Elasticsearch is a popular, open-source Apache Lucene based distributed search and analytics engine that has become the de facto standard for various enterprise analytics and search use cases such as log analytics and full text search. How can NetApp users take advantage of Elasticsearch?
When running Elasticsearch deployed on EC2 instances, adding the benefits of Cloud Volumes ONTAP, NetApp’s flagship cloud native data storage platform, gives users more control and optimization with Elasticsearch.
In this post we’ll show you how to integrate an Elasticsearch domain with Cloud Volumes ONTAP storage on AWS in these steps:
- Prepare the Elasticsearch EC2 instance
- Provisioning a Cloud Volumes ONTAP iSCSI LUN
- Present NetApp storage to Elasticsearch node running on EC2
- Configure the Elasticsearch service to use the new NetApp storage
Deploying Amazon Elasticsearch with Cloud Volumes ONTAP requires a valid AWS subscription as well as a number of Elasticsearch and Cloud Volumes ONTAP provisioning prerequisites:
The steps involved in deploying an Elasticsearch domain on Amazon EC2 are similar to deploying Elasticsearch in a customer's own data center (on virtual machines or physical servers). Refer to this step-by-step on Elasticsearch implementation instructions using Amazon EC2.
Ensure that you have an Elasticsearch cluster deployed on suitable Amazon EC2 instances with the nodes having network access to the VPC with Cloud Volumes ONTAP instance.
NetApp Cloud Manager Deployment
Refer to these step-by-step instructions on provisioning Cloud Manager on AWS Cloud. Or check out this interactive step-by-step walkthrough.

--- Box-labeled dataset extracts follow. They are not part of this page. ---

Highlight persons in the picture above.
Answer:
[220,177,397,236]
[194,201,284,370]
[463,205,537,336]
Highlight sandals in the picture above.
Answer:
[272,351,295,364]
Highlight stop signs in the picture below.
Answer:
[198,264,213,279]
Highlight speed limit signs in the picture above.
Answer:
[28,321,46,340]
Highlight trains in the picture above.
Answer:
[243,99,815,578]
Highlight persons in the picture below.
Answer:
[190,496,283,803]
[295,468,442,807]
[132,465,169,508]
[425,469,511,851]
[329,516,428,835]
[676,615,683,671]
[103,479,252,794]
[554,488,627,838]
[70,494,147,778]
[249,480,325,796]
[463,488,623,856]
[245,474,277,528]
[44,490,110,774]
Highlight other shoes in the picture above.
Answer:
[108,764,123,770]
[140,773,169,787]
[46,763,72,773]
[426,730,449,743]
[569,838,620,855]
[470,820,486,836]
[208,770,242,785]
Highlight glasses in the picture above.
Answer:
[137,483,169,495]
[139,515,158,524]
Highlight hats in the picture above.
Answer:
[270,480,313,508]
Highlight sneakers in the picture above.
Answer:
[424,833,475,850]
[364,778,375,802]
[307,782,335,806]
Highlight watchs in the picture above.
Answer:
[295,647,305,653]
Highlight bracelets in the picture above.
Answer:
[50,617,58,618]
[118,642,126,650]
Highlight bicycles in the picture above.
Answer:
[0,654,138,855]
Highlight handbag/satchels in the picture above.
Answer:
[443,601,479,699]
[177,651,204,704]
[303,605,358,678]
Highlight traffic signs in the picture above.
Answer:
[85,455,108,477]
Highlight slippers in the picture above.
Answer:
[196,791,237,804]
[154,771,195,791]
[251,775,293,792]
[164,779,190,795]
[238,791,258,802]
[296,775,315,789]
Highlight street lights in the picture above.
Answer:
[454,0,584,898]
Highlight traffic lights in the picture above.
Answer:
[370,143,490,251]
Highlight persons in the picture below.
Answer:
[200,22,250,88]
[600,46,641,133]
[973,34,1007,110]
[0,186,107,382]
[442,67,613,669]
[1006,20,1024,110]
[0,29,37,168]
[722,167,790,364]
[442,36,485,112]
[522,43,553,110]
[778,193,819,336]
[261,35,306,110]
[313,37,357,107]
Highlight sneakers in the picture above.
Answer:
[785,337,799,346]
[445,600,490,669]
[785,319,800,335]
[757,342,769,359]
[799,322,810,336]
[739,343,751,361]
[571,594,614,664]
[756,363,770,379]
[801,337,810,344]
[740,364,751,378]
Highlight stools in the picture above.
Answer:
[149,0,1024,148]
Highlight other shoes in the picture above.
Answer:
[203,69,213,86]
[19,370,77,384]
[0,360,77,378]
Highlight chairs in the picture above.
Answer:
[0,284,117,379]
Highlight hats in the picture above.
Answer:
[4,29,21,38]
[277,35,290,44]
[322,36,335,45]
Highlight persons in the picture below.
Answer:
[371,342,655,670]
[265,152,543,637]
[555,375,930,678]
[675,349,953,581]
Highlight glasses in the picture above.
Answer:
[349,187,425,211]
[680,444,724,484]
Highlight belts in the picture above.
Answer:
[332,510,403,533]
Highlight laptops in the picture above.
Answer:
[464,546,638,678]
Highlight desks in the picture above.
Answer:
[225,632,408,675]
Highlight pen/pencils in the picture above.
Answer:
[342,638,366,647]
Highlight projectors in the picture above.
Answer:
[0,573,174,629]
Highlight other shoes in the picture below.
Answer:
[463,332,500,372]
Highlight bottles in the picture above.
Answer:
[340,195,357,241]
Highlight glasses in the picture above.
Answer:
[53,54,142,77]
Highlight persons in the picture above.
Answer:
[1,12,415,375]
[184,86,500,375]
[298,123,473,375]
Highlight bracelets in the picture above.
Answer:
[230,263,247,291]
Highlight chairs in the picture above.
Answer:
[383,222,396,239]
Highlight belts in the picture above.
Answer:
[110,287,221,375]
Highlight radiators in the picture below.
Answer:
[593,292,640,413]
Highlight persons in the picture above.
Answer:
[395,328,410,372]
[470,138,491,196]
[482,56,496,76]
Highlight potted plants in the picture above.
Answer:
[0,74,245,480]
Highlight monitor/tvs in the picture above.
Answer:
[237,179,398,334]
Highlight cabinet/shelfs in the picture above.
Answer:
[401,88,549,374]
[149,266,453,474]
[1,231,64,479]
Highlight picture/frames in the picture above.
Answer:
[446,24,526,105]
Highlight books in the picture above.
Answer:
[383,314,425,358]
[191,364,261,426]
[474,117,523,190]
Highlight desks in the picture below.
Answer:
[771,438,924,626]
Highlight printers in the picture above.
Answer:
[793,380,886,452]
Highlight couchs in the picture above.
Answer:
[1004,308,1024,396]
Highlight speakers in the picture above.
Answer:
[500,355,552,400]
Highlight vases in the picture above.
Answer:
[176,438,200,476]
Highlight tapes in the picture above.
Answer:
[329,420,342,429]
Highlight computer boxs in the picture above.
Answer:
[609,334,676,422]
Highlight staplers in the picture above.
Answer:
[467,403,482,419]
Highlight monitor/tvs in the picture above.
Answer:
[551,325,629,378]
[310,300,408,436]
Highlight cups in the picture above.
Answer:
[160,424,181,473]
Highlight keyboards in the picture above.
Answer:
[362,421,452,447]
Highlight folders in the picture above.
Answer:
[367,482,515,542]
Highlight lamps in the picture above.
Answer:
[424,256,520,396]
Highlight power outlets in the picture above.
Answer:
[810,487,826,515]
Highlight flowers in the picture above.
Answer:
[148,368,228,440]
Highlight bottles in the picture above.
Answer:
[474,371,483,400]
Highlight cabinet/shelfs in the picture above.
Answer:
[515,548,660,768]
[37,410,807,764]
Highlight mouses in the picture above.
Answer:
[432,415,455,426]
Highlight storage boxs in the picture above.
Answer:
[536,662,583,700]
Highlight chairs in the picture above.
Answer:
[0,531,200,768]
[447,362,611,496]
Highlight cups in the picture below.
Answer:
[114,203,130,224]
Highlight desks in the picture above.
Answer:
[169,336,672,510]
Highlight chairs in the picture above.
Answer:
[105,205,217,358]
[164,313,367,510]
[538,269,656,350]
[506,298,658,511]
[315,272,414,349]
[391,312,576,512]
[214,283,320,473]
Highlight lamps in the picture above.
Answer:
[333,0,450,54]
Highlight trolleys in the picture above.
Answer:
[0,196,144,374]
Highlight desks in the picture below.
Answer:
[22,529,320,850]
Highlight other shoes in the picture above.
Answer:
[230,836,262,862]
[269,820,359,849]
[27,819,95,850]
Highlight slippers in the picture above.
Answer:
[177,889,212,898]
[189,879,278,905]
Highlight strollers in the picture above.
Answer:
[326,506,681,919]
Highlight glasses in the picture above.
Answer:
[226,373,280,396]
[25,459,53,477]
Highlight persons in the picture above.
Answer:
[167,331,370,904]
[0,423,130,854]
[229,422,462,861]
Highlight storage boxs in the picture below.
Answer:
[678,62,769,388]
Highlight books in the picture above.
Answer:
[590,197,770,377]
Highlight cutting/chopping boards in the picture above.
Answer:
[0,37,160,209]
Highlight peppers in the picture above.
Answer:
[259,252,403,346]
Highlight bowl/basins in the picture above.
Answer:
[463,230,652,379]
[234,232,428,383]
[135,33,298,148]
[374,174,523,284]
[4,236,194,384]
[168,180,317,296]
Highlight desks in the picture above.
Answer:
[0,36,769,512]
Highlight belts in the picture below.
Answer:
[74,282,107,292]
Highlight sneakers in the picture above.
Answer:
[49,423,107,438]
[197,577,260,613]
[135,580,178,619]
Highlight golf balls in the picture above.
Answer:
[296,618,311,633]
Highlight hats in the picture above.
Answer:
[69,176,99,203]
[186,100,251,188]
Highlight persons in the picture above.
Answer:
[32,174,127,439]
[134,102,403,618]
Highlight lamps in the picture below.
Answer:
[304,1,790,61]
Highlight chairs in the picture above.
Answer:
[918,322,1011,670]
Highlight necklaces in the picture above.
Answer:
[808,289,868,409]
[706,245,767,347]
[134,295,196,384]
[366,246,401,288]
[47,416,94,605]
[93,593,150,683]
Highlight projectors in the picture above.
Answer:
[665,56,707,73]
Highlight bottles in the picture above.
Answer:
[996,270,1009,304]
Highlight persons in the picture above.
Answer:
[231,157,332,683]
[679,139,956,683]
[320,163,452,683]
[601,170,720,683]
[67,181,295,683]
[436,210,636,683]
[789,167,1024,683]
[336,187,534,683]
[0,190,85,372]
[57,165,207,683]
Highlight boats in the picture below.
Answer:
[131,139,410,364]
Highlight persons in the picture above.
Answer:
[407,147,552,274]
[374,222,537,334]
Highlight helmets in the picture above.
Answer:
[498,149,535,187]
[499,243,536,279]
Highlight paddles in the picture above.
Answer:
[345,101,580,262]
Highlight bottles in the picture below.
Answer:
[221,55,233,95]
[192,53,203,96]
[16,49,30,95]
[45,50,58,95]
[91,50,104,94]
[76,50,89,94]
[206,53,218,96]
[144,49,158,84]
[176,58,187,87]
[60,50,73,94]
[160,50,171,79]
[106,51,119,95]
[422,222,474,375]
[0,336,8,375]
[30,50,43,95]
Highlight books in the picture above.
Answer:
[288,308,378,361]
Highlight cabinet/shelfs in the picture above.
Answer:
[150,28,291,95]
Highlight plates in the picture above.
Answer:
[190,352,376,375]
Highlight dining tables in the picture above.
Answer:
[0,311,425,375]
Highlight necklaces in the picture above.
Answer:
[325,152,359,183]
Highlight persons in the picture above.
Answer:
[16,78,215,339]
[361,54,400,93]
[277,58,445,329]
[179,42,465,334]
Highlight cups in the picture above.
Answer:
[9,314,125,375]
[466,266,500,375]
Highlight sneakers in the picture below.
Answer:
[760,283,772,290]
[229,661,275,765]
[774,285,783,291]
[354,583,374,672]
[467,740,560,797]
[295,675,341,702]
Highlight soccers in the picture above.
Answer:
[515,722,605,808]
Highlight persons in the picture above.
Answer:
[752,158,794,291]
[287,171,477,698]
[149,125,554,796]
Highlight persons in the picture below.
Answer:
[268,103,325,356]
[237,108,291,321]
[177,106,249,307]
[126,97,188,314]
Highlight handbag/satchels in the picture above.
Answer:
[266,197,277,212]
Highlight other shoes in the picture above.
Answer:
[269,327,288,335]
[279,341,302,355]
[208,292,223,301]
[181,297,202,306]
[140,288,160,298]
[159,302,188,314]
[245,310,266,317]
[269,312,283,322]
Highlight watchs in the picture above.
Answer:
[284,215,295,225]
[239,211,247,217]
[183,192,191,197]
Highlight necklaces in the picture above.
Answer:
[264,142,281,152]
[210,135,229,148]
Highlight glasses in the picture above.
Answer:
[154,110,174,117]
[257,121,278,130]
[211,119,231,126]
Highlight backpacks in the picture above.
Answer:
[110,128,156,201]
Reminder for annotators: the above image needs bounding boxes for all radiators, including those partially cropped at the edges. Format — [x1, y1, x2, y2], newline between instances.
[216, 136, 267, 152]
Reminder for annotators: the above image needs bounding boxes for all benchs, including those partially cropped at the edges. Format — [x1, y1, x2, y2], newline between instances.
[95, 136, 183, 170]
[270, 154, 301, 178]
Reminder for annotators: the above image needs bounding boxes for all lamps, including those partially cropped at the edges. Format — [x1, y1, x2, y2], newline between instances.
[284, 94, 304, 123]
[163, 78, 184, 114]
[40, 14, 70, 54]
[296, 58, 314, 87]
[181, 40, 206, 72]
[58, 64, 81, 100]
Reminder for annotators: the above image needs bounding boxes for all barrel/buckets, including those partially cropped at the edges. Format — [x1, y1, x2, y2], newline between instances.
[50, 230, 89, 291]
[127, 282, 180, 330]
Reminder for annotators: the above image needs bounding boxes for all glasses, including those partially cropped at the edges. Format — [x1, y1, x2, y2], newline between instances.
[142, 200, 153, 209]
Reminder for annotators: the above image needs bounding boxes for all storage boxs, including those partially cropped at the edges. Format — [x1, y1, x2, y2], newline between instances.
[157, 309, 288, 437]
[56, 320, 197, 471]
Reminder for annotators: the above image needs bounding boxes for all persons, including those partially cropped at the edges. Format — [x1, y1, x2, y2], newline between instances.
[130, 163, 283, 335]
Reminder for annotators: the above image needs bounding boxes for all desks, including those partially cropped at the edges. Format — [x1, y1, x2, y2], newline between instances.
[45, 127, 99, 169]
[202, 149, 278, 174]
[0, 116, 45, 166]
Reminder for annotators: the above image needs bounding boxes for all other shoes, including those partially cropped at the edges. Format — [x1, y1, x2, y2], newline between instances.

Cloud Volumes ONTAP Deployment
Please refer to these step-by-step instructions on provisioning a Cloud Volumes ONTAP on AWS.
Ensure that these steps are fully completed and a working Cloud Manager and a suitable Cloud Volumes ONTAP instance is deployed and ready to provision storage volumes prior to proceeding with the instructions in the next section.
The following section will focus on provisioning an iSCSI LUN from the Cloud Volumes ONTAP instance, presenting that to an Elasticsearch node, and configuring the Elasticsearch service to utilize the new storage.
Prepare the Elasticsearch EC2 Instance
In this section, we will prepare the EC2 instance running Elasticsearch service to be able to mount iSCSI LUNs from Cloud Volumes ONTAP. Detailed instructions can be found in the blog article here. However, we will highlight the key steps below.
1. Log in to the EC2 instance running Elasticsearch via your SSH client (we are using PuTTY for this illustration).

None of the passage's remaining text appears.